Comments: A Nokia 3310 if you must know. Pervert.

Hopefully she had the foresight to have it on "vibrate".

Posted by DaveR at February 28, 2015 5:55 AM

I guess this ends my attempts to hide my stuttering problem.

Posted by DaveR at February 28, 2015 5:59 AM

If it was in side her ya-ya, how did she call the doctor?

Posted by Fat Man at February 28, 2015 6:18 AM

You've heard of butt-dialing?

Posted by browncoat at February 28, 2015 6:26 AM

I can't help but think of Ernestine (Lily Tomlin), the telephone operator on Laugh In, always giggling.

Posted by BillH at February 28, 2015 7:11 AM

I've heard of quiffing ping pong balls across the room, but dialing a phone, from inside?

Quick! Call "America Has Talent"!

Posted by ghostsniper at February 28, 2015 8:03 AM

Everyone I know carries a smart phone of some sort and maybe I'm wrong but an iPhone or an android doesn't really look like anything that could be pushed into a vag.

Now an old Nokia would be perfect I suppose.

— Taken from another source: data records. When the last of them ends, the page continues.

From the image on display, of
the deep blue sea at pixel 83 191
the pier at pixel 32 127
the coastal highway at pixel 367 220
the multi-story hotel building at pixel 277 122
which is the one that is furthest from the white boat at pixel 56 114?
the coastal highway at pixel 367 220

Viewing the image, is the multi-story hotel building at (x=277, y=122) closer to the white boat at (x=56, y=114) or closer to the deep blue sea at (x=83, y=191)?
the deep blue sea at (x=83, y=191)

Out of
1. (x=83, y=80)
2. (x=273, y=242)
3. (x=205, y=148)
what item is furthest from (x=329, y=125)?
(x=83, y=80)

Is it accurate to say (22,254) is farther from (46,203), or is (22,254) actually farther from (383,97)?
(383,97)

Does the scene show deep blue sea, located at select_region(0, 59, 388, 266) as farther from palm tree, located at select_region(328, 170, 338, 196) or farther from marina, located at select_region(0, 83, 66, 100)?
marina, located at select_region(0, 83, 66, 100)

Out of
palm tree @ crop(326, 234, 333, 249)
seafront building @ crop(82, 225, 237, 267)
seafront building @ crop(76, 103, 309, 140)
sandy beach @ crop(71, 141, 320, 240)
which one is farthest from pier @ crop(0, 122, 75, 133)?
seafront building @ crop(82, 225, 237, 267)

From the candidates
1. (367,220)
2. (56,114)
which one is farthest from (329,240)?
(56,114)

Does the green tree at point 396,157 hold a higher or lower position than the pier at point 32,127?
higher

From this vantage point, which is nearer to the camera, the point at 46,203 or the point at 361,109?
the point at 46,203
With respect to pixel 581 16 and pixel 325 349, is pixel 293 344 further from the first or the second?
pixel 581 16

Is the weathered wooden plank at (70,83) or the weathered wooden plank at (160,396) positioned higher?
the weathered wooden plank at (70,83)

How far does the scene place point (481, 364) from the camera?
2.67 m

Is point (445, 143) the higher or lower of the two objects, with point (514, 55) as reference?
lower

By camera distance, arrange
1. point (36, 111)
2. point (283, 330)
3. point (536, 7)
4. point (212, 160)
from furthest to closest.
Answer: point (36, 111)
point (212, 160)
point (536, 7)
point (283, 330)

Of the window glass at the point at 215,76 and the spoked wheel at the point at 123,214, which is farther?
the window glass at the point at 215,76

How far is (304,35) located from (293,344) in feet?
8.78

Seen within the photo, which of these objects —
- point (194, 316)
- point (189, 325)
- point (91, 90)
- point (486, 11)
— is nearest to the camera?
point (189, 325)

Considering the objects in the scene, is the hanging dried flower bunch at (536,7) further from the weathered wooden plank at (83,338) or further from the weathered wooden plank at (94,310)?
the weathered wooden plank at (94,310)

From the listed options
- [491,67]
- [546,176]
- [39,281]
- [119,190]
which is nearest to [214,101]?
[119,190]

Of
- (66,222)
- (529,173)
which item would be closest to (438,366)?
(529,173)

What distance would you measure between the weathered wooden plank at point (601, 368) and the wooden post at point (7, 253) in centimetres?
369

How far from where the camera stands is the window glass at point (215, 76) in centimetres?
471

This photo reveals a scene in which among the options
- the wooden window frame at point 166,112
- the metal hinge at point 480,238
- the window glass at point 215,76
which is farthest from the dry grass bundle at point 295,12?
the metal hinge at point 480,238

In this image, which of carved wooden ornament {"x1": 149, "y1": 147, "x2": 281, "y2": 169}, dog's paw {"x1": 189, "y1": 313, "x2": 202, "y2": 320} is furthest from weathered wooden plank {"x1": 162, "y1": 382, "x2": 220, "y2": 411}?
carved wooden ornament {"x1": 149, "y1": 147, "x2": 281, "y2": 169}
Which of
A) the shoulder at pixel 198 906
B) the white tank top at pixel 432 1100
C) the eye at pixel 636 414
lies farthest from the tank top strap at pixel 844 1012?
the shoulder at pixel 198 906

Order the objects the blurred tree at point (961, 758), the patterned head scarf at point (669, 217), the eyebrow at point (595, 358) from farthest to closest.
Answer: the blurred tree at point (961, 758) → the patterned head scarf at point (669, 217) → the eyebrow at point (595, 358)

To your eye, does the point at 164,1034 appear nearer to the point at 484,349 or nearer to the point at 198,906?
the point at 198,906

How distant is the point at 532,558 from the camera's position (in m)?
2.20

Posted by Jack at February 28, 2015 8:08 AM

Does she go to Wesleyan? Sounds like something they're working on for a kink project.

Posted by Vermont Woodchuck at February 28, 2015 11:03 AM

Hope face time was activated.

Posted by tripletap at February 28, 2015 12:35 PM

http://youtu.be/QgjVxFcBO0c

Posted by Rich Fader at February 28, 2015 1:57 PM

This really happened. No shit. My buddy told me about it:

A guy is driving around the back woods of Montana and he sees a sign in front of a broken down shanty-style house: Talking Dog For Sale

He rings the bell and the owner appears and tells him the dog is in the backyard.

The guy goes into the backyard and sees a nice looking Labrador Retriever sitting there.

"You talk?" he asks.

"Yep," the Lab replies.

After the guy recovers from the shock of hearing a dog talk, he says "So, what's your story?"

The Lab looks up and says, "Well, I discovered that I could talk when I was pretty young. I wanted to help the government, so I told the CIA. In no time at all they had me jetting from country to country, sitting in rooms with spies and world leaders, because no one figured a dog would be eavesdropping.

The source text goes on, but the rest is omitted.